The company's revenue increased 3% on a comparable basis to €18.4 billion. Orders totaled €20.1 billion, an 8% decline. The book-to-bill ratio was a strong 1.09. The order backlog at the end of 1Q25 was at a record level of €118 billion. Profit Industrial Business totaled €2.5 billion, a decline of 8%. The profit margin of the Industrial Business was 14.1%.
“With a promising start to fiscal 2025, we are creating clear momentum for continued value creation for our stakeholders. Our technologies enable our customers to combine the real and digital worlds to improve competitiveness, resilience, and sustainability.
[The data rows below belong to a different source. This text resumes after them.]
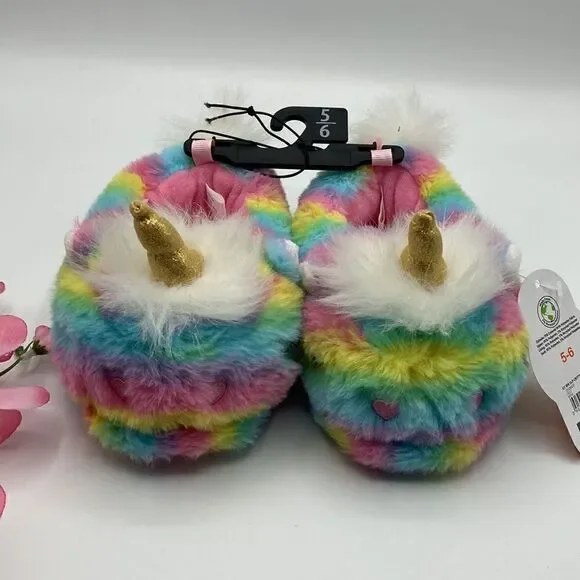 Toddler Baby Girls Plush Critter Unicorn Fuzzy Comfy Slippers Shoes Size 5/6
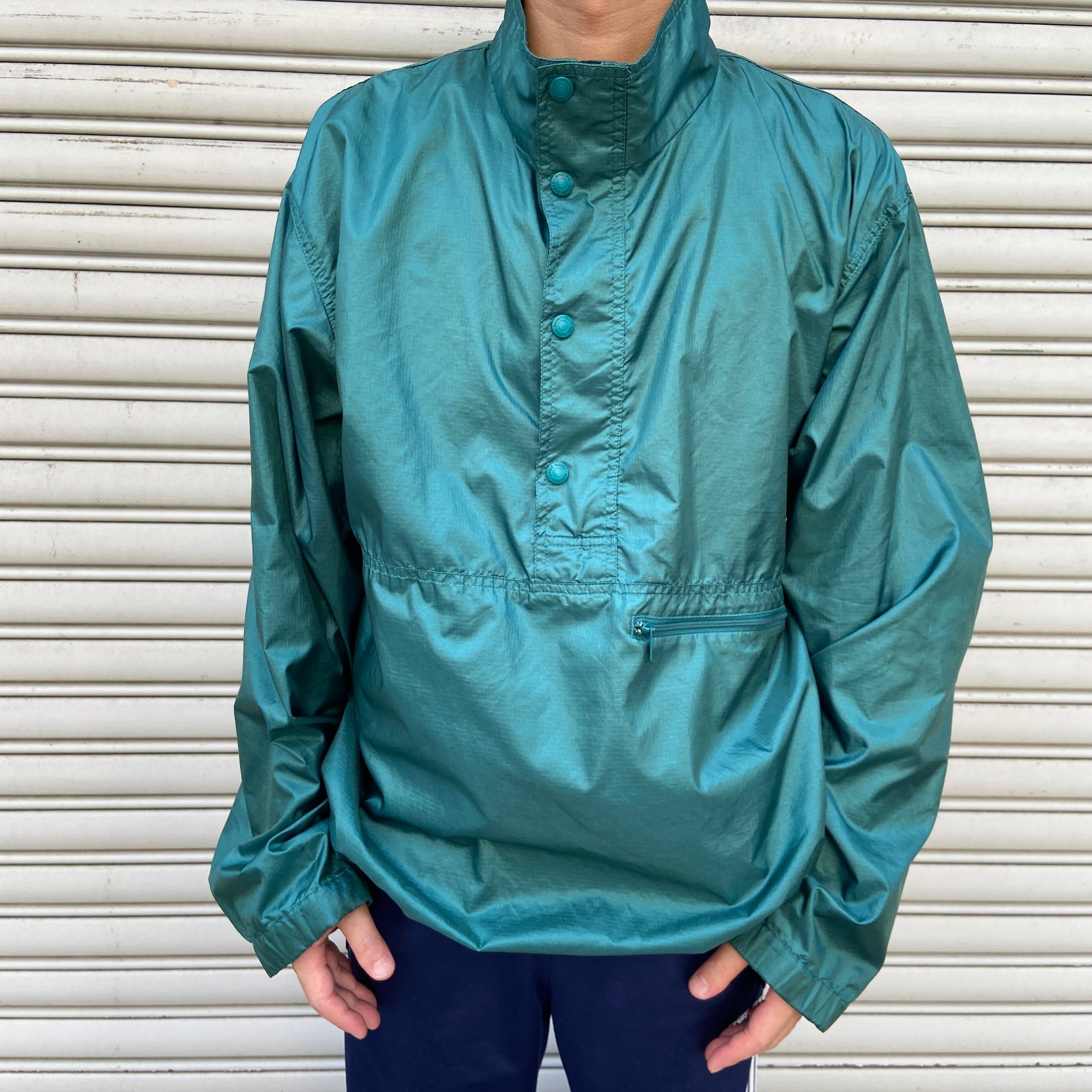 エディーバウアー アノラックナイロンジャケット M 黒タグ 80s 90s 緑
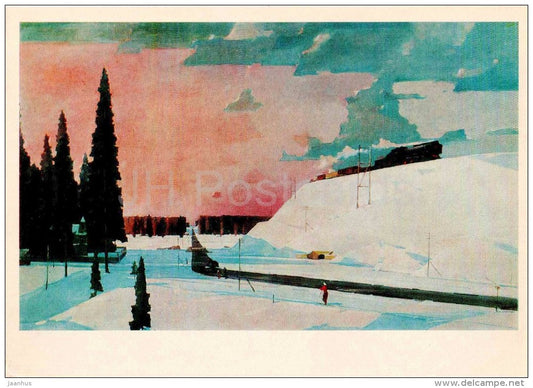 painting by G. Nissky - 2 - Near Moscow . February , 1957 - train - russian art - unused - JH Postcards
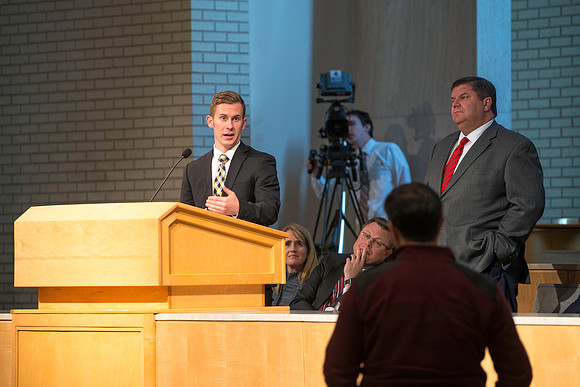 Parents meet with President and Sister Gilbert along with others members of the Executive Office during a Q&A.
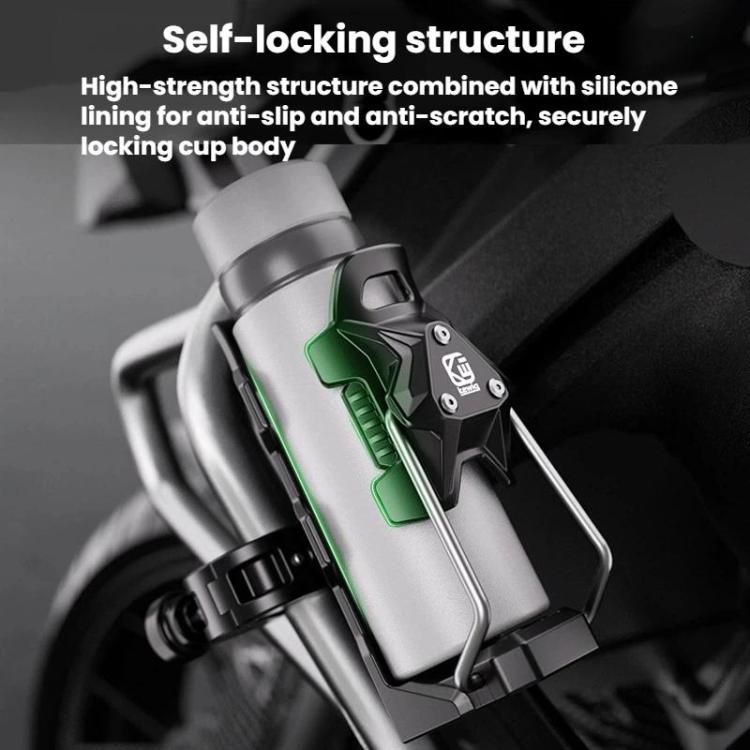 Adaptive Anti-Slip Water Bottle Holder For Motorcycles & Bicycles 360-Degree Rotating Anti-Theft Cup Holder, Kewig SHJ-6 - InStock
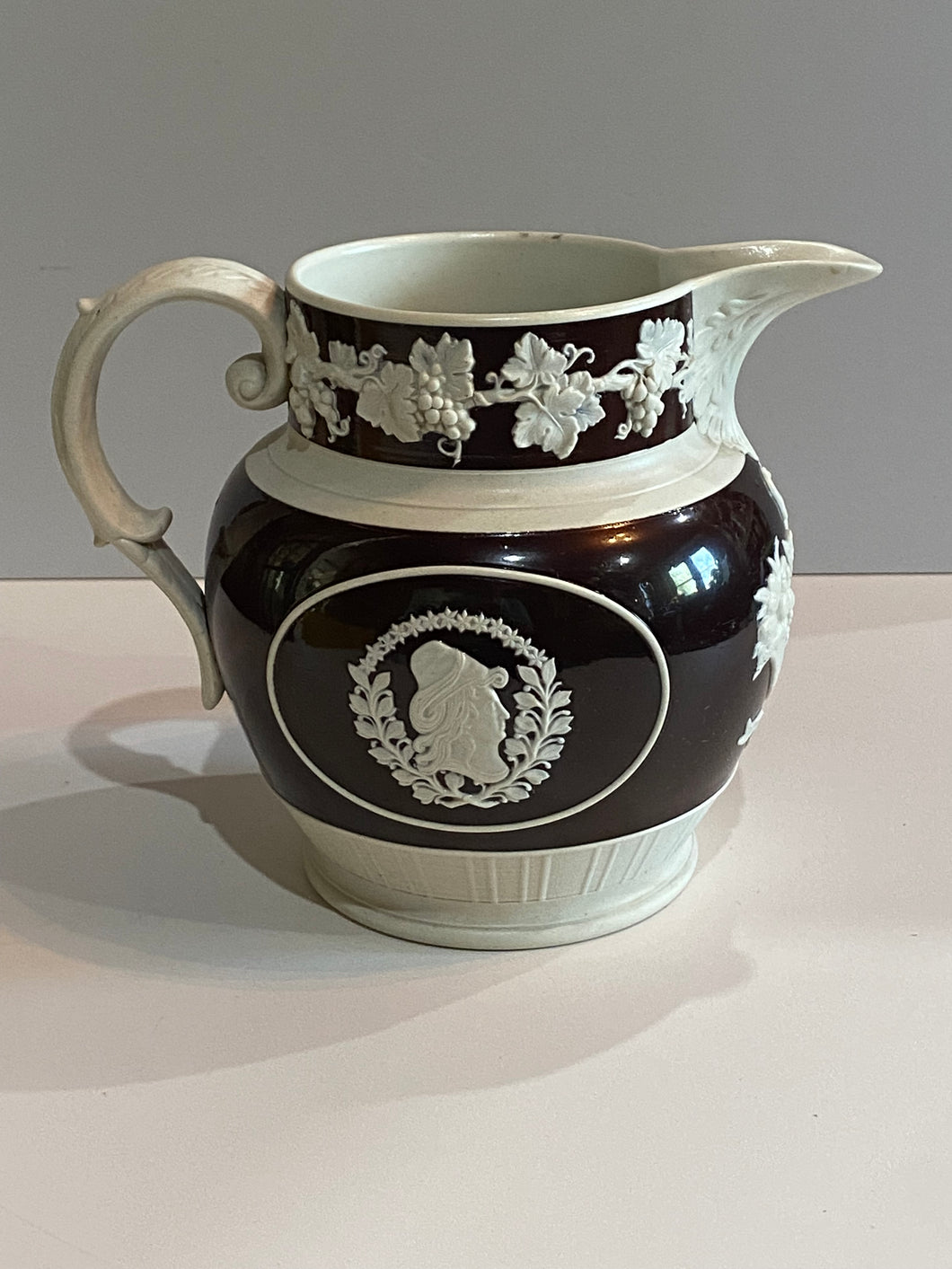 Staffordshire Jasperware Peace and Plenty Seal of the United States and Columbia Pitcher Ca. 1820’s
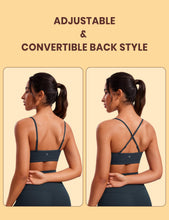Load image into Gallery viewer, CRZ YOGA Butterluxe V-Neck Sports Bras for Women - Adjustable Thin Straps Padded Yoga Top Basic Wireless Camisole True Navy
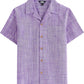 JOGAL C587 Boys Cotton Chambray Cuban Collar Short-Sleeve Shirt - Purple - front view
We see strong traction in bringing real-world impact with our leadership in industrial AI,” said Roland Busch, President and CEO of Siemens.
Net income soared 52% to €3.9 billion, benefiting from a gain of €2.1 billion after tax from the sale of Innomotics. At €4.86, basic earnings per share were 52% higher than in the prior-year quarter. Excluding €2.64 per share related to the sale of Innomotics, EPS pre-PPA totaled €2.22. Free cash flow reached €1.6 billion. This increase of €600 million was due primarily to the strong increase to €1.7 billion in free cash flow at the Industrial Business.
“With free cash flow of €1.6 billion, we have significantly exceeded the prior-year performance and created an excellent foundation for a successful fiscal 2025. Proceeds of €3.1 billion from the sale of Innomotics further contribute to our position of financial strength, and we will continue to focus on execution excellence to create long-term value for our shareholders. For fiscal 2025, we confirm our outlook,” said Ralf P. Thomas, Chief Financial Officer of Siemens.